Это легкое его, то, гиблое, источенное. Все съеденное чужой невидимой жизнью. Человек живет, и микроб живет. Все – живут. Жить хотят.
Не вырезал. Не украл. Тебя другой опередил. Маленький, меньший, чем ты, крохотный. Настойчивый. Питается человеком. Человек питается зверем. А Бог? Какова пища Бога? Он – питается – нашими – душами?

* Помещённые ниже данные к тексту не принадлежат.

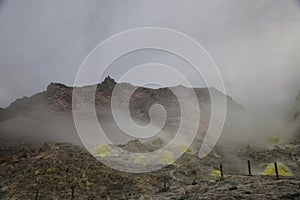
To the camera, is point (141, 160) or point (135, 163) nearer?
point (135, 163)

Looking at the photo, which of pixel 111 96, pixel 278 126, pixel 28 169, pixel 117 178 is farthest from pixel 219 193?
pixel 111 96

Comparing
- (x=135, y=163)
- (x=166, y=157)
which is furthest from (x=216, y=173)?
(x=135, y=163)

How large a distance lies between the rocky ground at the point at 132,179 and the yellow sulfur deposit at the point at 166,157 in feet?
4.80

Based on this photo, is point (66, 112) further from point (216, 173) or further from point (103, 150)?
point (216, 173)

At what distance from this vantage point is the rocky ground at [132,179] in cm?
2792

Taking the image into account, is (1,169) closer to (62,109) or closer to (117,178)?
(117,178)

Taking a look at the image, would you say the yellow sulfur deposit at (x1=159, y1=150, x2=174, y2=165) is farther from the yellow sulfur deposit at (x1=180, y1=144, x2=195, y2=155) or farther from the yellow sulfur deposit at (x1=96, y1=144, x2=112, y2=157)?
the yellow sulfur deposit at (x1=96, y1=144, x2=112, y2=157)

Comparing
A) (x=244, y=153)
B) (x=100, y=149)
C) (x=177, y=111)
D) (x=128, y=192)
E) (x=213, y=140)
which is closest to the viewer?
(x=128, y=192)

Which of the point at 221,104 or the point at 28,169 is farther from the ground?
the point at 221,104

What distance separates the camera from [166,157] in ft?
174

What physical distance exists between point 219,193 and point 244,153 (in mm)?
42026

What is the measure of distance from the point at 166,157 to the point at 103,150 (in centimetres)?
1078

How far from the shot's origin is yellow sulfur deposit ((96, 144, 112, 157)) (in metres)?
52.9

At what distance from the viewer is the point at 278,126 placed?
310ft
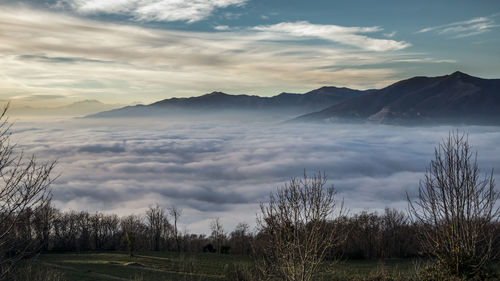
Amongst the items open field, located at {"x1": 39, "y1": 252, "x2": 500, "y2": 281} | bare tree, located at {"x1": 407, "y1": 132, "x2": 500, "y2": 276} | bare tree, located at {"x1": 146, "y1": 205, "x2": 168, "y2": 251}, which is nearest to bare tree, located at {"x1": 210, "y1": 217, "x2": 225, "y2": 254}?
bare tree, located at {"x1": 146, "y1": 205, "x2": 168, "y2": 251}

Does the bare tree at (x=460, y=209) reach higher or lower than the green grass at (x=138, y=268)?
higher

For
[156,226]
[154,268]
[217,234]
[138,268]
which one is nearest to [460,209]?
[154,268]

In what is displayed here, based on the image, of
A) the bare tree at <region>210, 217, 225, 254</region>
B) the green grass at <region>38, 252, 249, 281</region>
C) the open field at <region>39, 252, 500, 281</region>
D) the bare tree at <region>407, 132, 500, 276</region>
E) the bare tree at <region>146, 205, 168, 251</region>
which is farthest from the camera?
the bare tree at <region>146, 205, 168, 251</region>

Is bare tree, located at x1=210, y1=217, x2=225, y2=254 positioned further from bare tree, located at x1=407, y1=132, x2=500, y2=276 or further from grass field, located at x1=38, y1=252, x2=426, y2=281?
bare tree, located at x1=407, y1=132, x2=500, y2=276

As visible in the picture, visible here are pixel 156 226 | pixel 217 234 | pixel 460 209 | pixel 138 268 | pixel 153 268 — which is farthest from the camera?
pixel 156 226

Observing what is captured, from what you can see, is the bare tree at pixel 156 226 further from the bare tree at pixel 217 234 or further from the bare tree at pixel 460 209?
the bare tree at pixel 460 209

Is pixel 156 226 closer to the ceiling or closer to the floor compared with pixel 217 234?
closer to the ceiling

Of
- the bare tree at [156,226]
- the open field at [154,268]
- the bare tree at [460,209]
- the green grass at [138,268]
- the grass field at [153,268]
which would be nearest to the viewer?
the bare tree at [460,209]

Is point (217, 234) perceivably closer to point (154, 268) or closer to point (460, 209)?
point (154, 268)

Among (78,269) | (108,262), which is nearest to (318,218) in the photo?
(78,269)

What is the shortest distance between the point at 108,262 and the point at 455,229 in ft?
159

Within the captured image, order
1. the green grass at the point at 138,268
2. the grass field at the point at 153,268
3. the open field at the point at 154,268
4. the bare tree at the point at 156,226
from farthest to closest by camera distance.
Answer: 1. the bare tree at the point at 156,226
2. the green grass at the point at 138,268
3. the grass field at the point at 153,268
4. the open field at the point at 154,268

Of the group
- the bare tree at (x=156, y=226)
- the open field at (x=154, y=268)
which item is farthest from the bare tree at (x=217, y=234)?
the open field at (x=154, y=268)

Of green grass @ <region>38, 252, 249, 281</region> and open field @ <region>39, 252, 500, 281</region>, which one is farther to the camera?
green grass @ <region>38, 252, 249, 281</region>
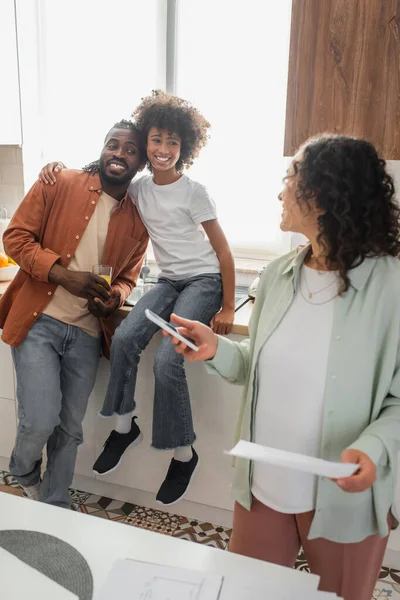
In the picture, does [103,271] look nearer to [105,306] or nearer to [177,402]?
[105,306]

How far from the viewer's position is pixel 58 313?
1.92 m

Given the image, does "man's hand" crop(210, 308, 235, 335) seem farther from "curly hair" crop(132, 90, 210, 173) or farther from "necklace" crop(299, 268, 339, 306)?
"necklace" crop(299, 268, 339, 306)

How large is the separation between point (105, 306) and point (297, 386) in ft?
2.97

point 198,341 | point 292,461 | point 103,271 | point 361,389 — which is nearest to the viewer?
point 292,461

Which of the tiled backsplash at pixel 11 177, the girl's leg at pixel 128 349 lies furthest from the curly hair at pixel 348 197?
the tiled backsplash at pixel 11 177

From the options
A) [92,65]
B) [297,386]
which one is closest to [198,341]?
[297,386]

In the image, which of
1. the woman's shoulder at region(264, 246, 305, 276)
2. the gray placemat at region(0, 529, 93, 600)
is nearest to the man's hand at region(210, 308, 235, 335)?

Сердцами. Легкими. Воздухом нашим и кровью нашей. И болью.
Человек, подобие Божие. Зачем Он сделал нас похожими на Себя, но не бессмертными?
…а откуда мы знаем, что Он – бессмертен… может, и Он тоже… на койке, с подсунутой под спину клеенкой… под иглой… и ангелы в белом снуют… быстрее помочь, быстрей… нет… поздно…
…стучали в дверь, тихо и настойчиво.
Матвей встал со скамеечки, разогнулся, застонал, поясницу крепко потер. Красный его халат распахнулся, обнажая худые, как корни сосны, ноги в штопаных домашних штанах.
Он побрел к двери и добрел до нее.
– Кто?
Детский голосок за дверью раздался:
– Откройте!
Ну, дитя, милостиво думал Матвей, небось, соседское, небось, понадобились кому сердечные капли, а может, луковица, а может, яйцо, а может, градусник, вот к доктору послали.
Загремел замком. Девочка стояла на пороге. Лет десяти. В отрепьях.
"А, нищенка. Побирается. Бедняжка, малышка. Надо что-то дать. Что?"
Огляделся беспомощно.
– Я… знаешь, сейчас кусочек тебе вынесу… Я – сыну приготовил… он у меня…
Не помнил, как это вырвалось.
– Умирает…
Девочка не переступала порог. Стояла перед дверью.
Матвей повернулся и пошел на кухню, шаркая тапками. Детский голос толкнул его в сгорбленную спину:
– Пустите меня к нему!
Он остановился. Обернулся.
– Это еще зачем?! Еще тебе не хватало…
Он хотел сказать: "видеть смерть", – а вышло будто: "еще тебя тут не хватало".
Но рука сама махнула: иди!
Нищенка переступила порог.
Она вошла, маленькая девочка, беднячка, побирушка, и кто только ее прислал, а может, сама явилась, никто бы не разгадал ее появленье, – вошла и безошибочно направилась в гостиную, где Марк лежал на старом скрипучем диване.
Когда девочка подошла к дивану, Марк разлепил веки.
Он открыл глаза.
Смотрел на диковинную девочку и медленно, страшно узнавал ее.
Радость залила его уродливое, отечное, синее лицо, лилась на подушку, на одеяло, на вытянутые вдоль тела руки.
Ты пришла… но как же…
Девочка молча улыбалась.
Но ты же ведь уже старая!
Девочка переступила с ноги на ногу, и Матвей с ужасом увидел – у нее босые ноги. Зимой!
Я забыл, как… тебя… зовут…
Марк вздохнул глубоко и тяжко.
Да я и не знал…
Девочка улыбалась.
Губы Марка шевельнулись. Он хотел сказать слово. И не мог. Щетина на верхней губе стала сизой, ледяной, будто на глазах покрылась инеем.
Ты что… молчишь?.. ты не молчи…
Матвей сходил на кухню и вернулся. В одной руке он держал кусок хлеба, в другой – кусок колбасы.